On behalf of the MIT School of Architecture and Planning, especially the students who now present the culmination of their M. Arch education through their thesis, we extend our gratitude to the guest critics who have generously joined us on Thursday, December 22, 2022:

Erin Besler, Garnette Cadogan, Sean Canty, Beatriz Colomina, Natalia Dopazo, Jenny French, Antonio Furgiuele, Caroline Jones, Ang Li, Diana Martinez, Lauren Pacheco, Julian Rose, John Todd, Ivonne Santoyo Orozco, Hans Tursack, Matthew Okazaki, Mark Wigley, and Alpha Yacob Arsano.

MIT Master’s
of Architecture
Thesis 



Fall 2022








Into the Rhino-verse

Paul Gruber 



Thesis Committee 

Advisor:
Mark Jarzombek

Readers:
Deborah Garcia
Cagri Hakan Zaman 
J Jih



Architects and designers are fully reliant on digital tools to complete their work. The need to constantly produce creative work has reached exhausting speeds. These programs are exponentially expanding and consuming each other, creating even more complex relationships. Architects are thrown into this technological jumble, expected to keep up with the rapidly evolving modes of production. How do we make sense of this, as Rem Koolhaas might describe it, technological “culture of congestion”?

Amidst the various available “architecture”, “CAD”, or “model” software, emerges “Rhinoceros 3D” in 1998. Today, the 3D modeling software is prolific in design studios and used in architecture offices, as well. Within the past decade, hundreds of animal plug-ins have emerged to assist and expand Rhino’s design and analysis capabilities. These animals are under the direct control of the designer, but what individual control do the tools possess?

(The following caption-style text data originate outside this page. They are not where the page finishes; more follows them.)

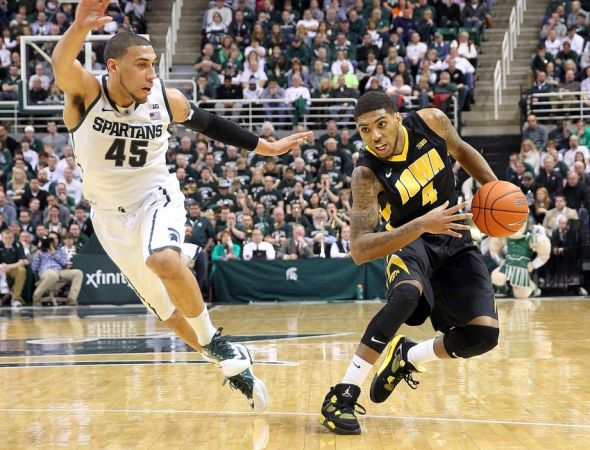 Mar 6, 2014; East Lansing, MI, USA; Iowa Hawkeyes guard Roy Devyn Marble (4) drives to the basket against Michigan State Spartans guard Denzel Valentine (45) during the 1st half of a game at Jack Breslin Student Events Center. Mandatory Credit: Mike Carter-USA TODAY Sports
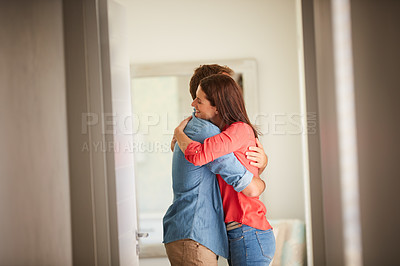 Buy stock photo Shot of an affectionate mature couple bonding together at home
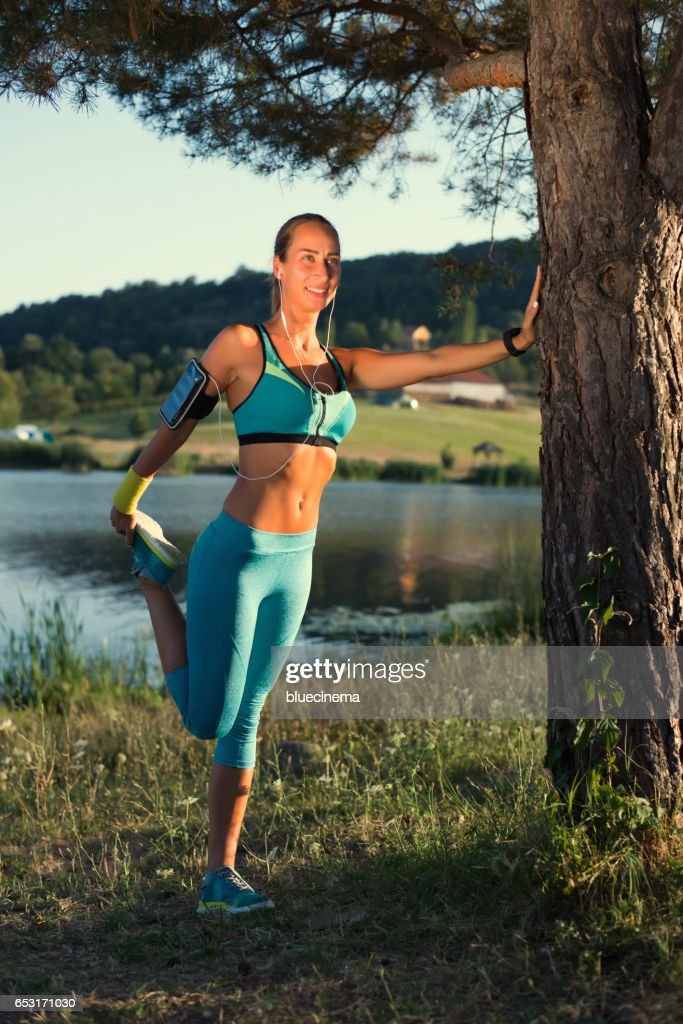 Sporty Woman Stretching Legs : Stock Photo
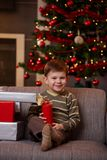 Little boy with christmas presents Stock Photography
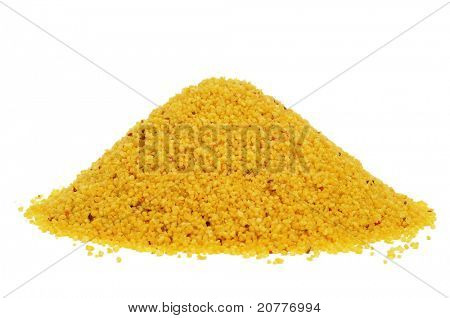 a pile of uncooked spiced couscous on a white background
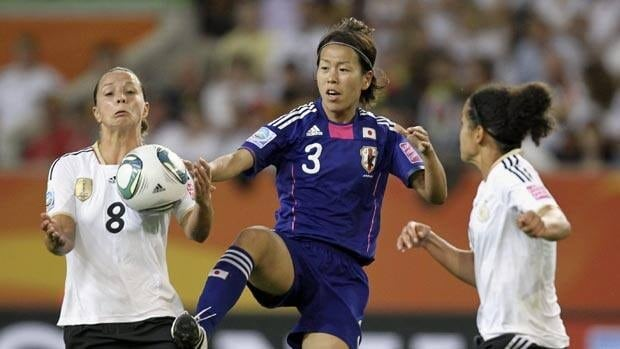 Japan's Azusa Iwashimizu, middle, kicks the ball between Germany's Inka Grings and Celia Okoyino Da during Saturday's match.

Like the architectural characters of John’s Hejduk’s Victims or Masque projects, what if the plug-ins for Rhino and Grasshopper become characters? This thesis furthers this strategy by bringing order to the diverse and growing selection. What is the new hierarchy to these “characters”? What architecture results from their combined efforts? What world can be produced when the plug-ins are left to their own devices? What new animals are needed to further enhance the capabilities of the Rhino-verse and produce a more realized architectural narrative?

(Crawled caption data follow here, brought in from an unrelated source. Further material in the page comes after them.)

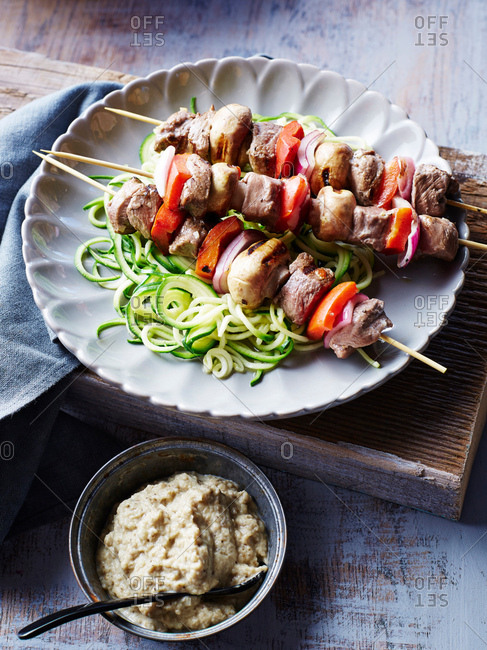 Lamb souvlaki skewers, with courgette noodles and baba ganoush, close-up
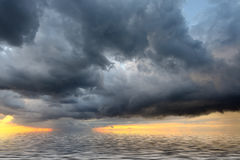 View of thunderstorm clouds above the sea. Stock Photo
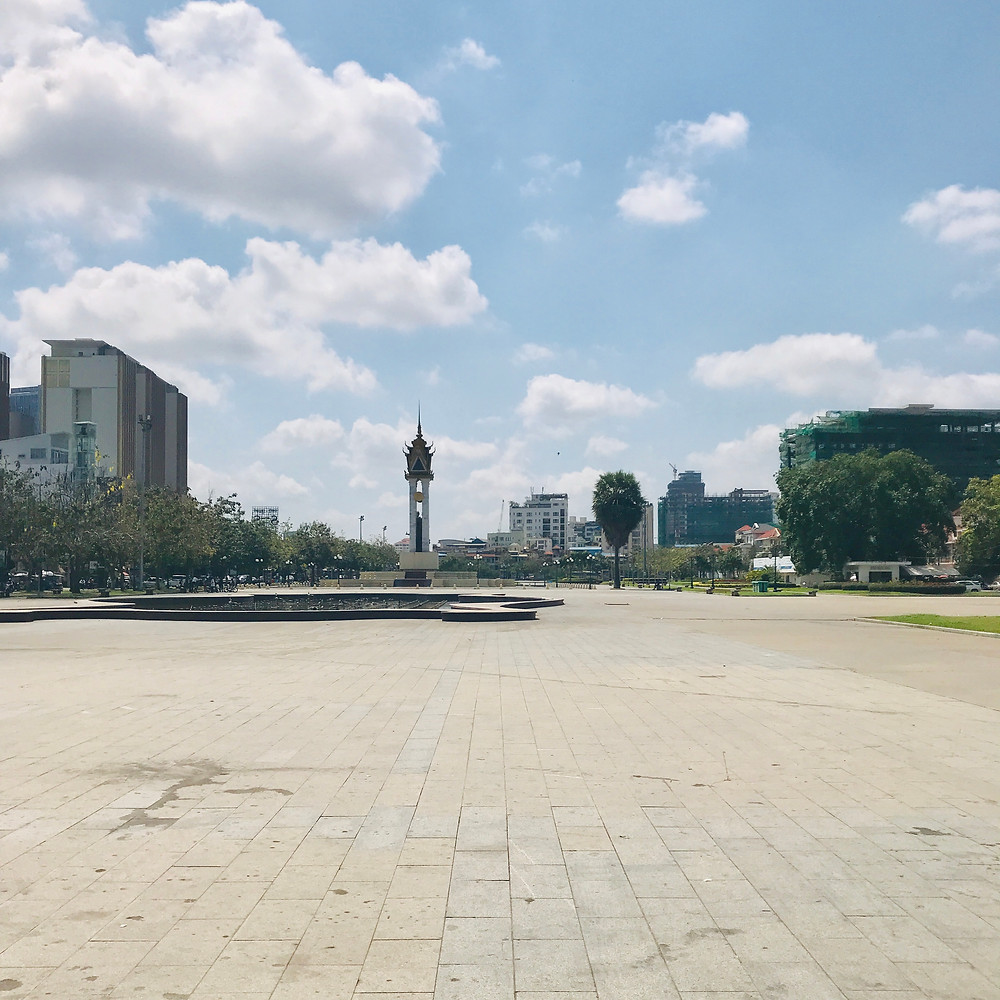 Empty square with trees and buildings in the background. Blue skies with clouds.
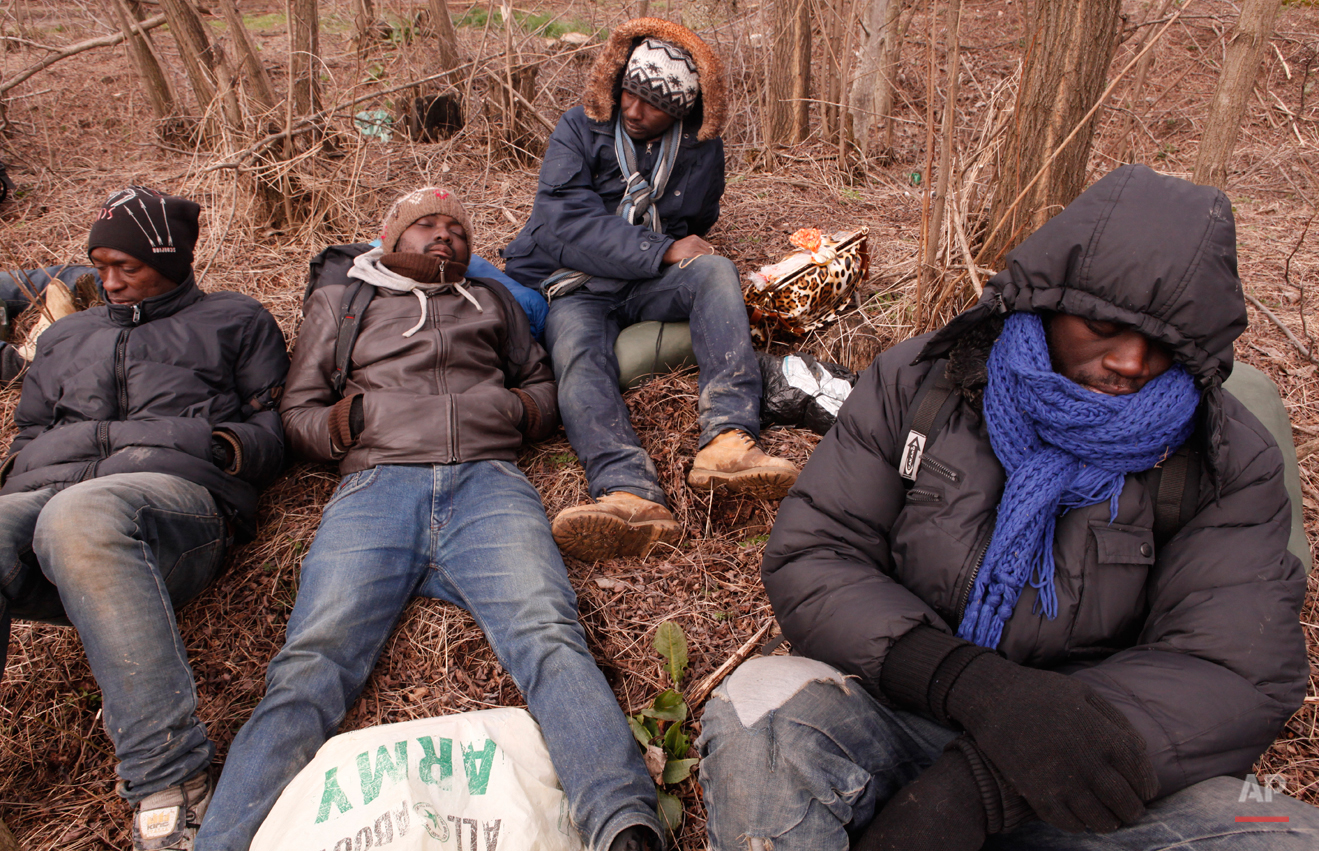 In this Friday, March 6, 2015 photo West African migrants sit exhausted after a night of heavy rain and hail that destroyed their tents near Gradsko, Macedonia.  The tide of hopeful migrants pours through the vulnerable 'back-door' countries in the hope of entering the 28-nation European Union, and although most people don't make it, the human tide continues to grow, according to Frontex, the EU agency that helps governments police the blocís leaky frontiers. (AP Photo/Dalton Bennett)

How we design matters just as much as what we design. These characters are crucial in shaping current architectural production and their biases heavily influence the output of what is imagined. This thesis embraces the absurdist digital ecosystem as more than just a branding mechanism, but as a useful tool in understanding the possibilities and limitations of digital design thinking in the sometimes-dreary, isolating, and confusing technological environment architects and designers inhabit daily.